Sans baisser les yeux devant le carnage qui s'opère, l'auteure soutient le récit en ouvrant des portes. Le désespoir qui les ferme irrémédiablement ne suffit pas à assécher la vie arrachée aux instants de paix qui traversent ce drame incessant. 

La vie s'obstine.

Quitte à tuer autant le faire dans l'ordre, Virginie Lloyd

Tueuse dans l'âme ou par nécessité ?

Orpheline, Lily a une relation ambiguë avec la mort.
Réfugiée derrière ses post-it ou dans ses mantras mathématiques, elle a une propension hors du commun à se balader sur la toile pour lui soutirer les informations dont elle a besoin, surtout quand elle joue à la justicière en herbe... Spontanée et calculatrice à la fois, elle est déroutante.

Je n'ai pas tout à fait saisi le fil de son histoire, mais j'ai aimé la plume de l'auteure qui nous entraîne dans des situations loufoques et croustillantes sans sourciller. Une émotion se dégage des aventures de cette héroïne solitaire au grand cœur, qui est prête à tout pour venger ses amis, et qui, malgré ses pulsions et ses bizarreries, déclenchent l'adhésion de son entourage. Créative, Lily nous effraie, elle nous émeut aussi par sa fragilité.

Tu comprendras quand tu seras plus grande, Virginie Grimaldi

Prendre le large et arriver aux Tamaris, une maison de retraite... Julia est consciente que son choix n'a rien de rationnel.
Et pourtant, contre toute attente, c'est bien dans ce lieu a priori déshumanisé qu'elle trouve un ressourcement, et qu'elle rencontre des personnes qui la sortent de son abattement.
L'auteure distille son humour et des piques, plus profondes qu'elles ne pourraient le paraître, à travers un roman décalé dans le monde du troisième âge, dont elle donne une vision édulcorée.
On rit avec Julia et on rêve que la vie dans les maisons de retraite puisse ressembler à ce que vivent ces pensionnaires hauts en couleur.

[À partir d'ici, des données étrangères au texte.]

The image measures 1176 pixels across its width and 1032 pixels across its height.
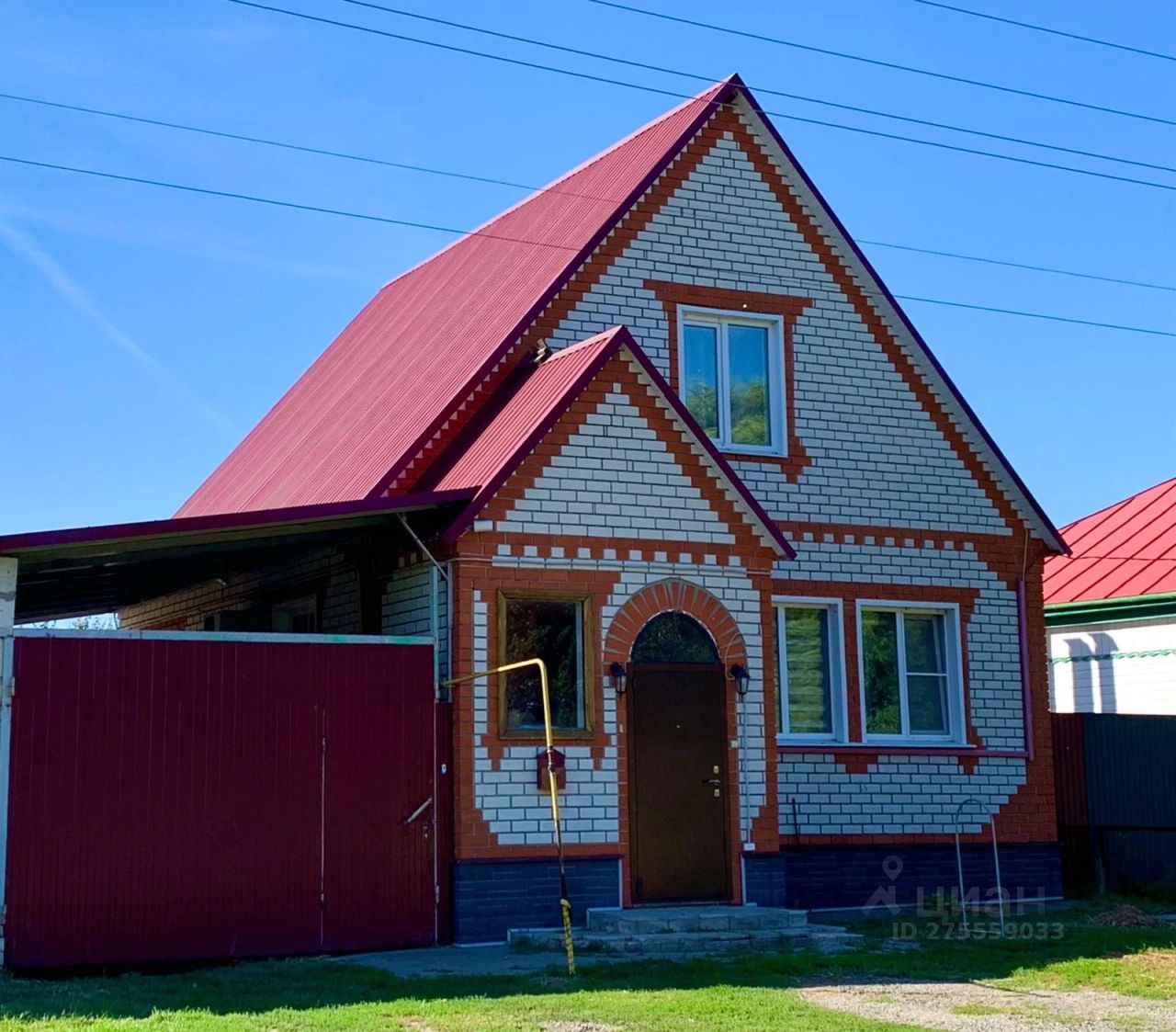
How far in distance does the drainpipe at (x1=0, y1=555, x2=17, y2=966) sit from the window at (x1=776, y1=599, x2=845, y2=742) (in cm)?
868

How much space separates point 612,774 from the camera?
15.4m

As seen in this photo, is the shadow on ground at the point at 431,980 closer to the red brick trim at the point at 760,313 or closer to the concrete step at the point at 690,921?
the concrete step at the point at 690,921

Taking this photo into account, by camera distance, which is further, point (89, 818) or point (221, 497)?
point (221, 497)

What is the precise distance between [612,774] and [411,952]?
2540mm

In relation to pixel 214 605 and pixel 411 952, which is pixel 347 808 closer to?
pixel 411 952

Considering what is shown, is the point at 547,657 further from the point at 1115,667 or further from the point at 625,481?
the point at 1115,667

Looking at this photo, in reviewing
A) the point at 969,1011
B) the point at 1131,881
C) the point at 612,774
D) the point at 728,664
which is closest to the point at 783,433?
the point at 728,664

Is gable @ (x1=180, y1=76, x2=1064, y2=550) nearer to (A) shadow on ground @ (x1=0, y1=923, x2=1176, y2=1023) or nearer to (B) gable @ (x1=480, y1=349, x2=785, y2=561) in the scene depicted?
(B) gable @ (x1=480, y1=349, x2=785, y2=561)

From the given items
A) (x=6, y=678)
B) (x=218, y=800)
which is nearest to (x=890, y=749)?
(x=218, y=800)

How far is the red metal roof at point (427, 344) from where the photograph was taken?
702 inches

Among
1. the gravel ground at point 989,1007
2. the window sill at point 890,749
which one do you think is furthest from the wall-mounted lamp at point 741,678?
the gravel ground at point 989,1007

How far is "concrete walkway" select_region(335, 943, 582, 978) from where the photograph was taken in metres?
12.7

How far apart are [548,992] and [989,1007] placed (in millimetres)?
3022

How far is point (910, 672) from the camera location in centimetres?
1948
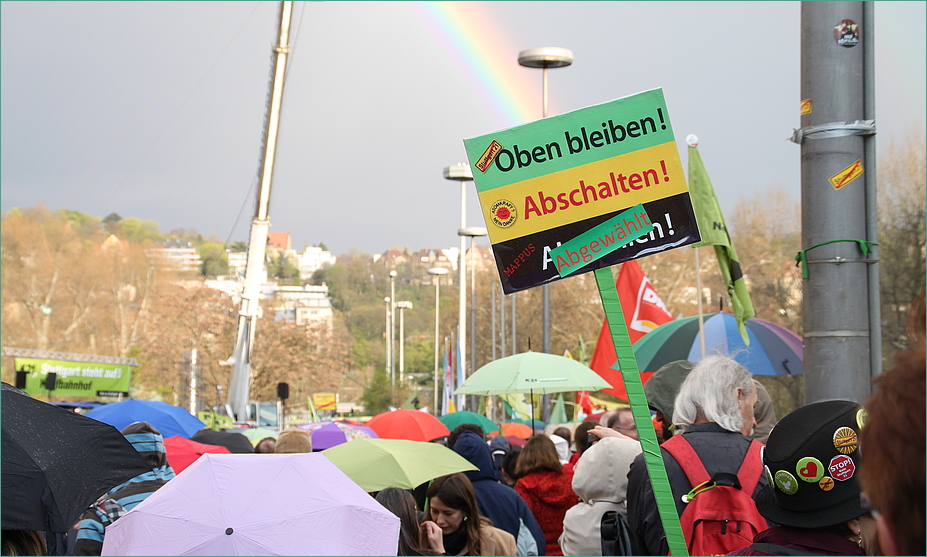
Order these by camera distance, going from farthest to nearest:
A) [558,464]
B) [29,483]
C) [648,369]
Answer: [648,369], [558,464], [29,483]

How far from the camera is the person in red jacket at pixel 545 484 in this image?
20.5ft

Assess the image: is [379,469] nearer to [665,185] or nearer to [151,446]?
[151,446]

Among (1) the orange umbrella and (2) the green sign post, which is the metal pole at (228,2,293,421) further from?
(2) the green sign post

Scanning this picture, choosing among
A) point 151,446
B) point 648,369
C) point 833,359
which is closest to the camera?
point 833,359

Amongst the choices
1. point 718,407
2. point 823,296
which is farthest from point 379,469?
point 823,296

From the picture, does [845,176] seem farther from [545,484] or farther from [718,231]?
[545,484]

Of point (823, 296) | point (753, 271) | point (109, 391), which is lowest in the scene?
point (109, 391)

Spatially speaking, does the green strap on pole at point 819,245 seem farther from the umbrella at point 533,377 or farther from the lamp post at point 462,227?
the lamp post at point 462,227

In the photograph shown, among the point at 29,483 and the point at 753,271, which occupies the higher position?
the point at 753,271

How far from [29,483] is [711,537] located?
2.44 meters

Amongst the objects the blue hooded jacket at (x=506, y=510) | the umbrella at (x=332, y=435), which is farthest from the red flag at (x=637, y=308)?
the blue hooded jacket at (x=506, y=510)

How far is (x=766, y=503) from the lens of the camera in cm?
268

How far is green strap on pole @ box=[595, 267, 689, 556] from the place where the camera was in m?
2.97

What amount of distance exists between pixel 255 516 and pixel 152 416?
877 cm
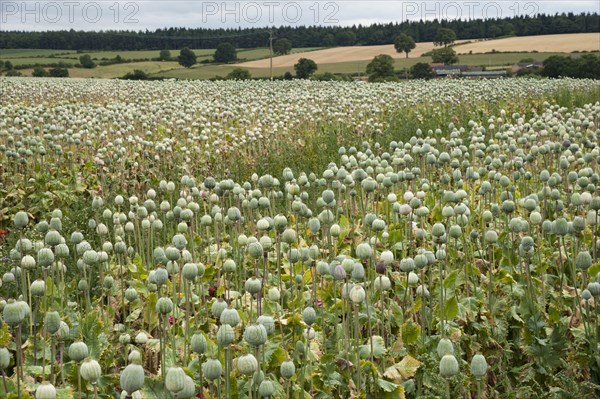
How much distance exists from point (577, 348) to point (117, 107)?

Les raisins de la colère, John Steinbeck

Personne n'imagine qu'il faudra, du jour au lendemain, passer de vivre à survivre. Et ce drame saisit non pas quelqu'un en particulier, ni même une famille, mais toute une population de paysans arrachés à leurs terres par un tracteur devenu plus rentable.
Le banquier a décidé, la rentabilité exige.

Nous suivons l'exode d'une famille affaiblie par le soin des grand-parents, d'une fille enceinte et d'un ex-prisonnier. Tout va s'arranger, pensent-ils, car la Californie, terre promise, croule sous les fruits, et donc embauche à tour de bras. C'est ce que les annonces veulent leur faire croire. Mais dans les années 30, pas d'autre moyen que de se déplacer pour se rendre compte, et encore... heureusement que l'automobile a fait son apparition.
La réalité est tout autre. Les annonces sont faites pour mettre en concurrence une populace affamée.
Ces malheureux découvrent alors les ressources incroyables de la solidarité, mais est-ce que cela suffira ?

Une force se dégage de ce livre célèbre. Pour moi, il a été difficile d'aller au bout, les pages s'éternisaient, je sais néanmoins que je ne l'oublierai pas. Ici, la rentabilité montre ses limites les plus obscènes. Ce terrible road-movie pose avec acuité des questions encore d'actualité, mais ouvre des horizons toujours possibles grâce à l'entraide des plus démunis entre eux.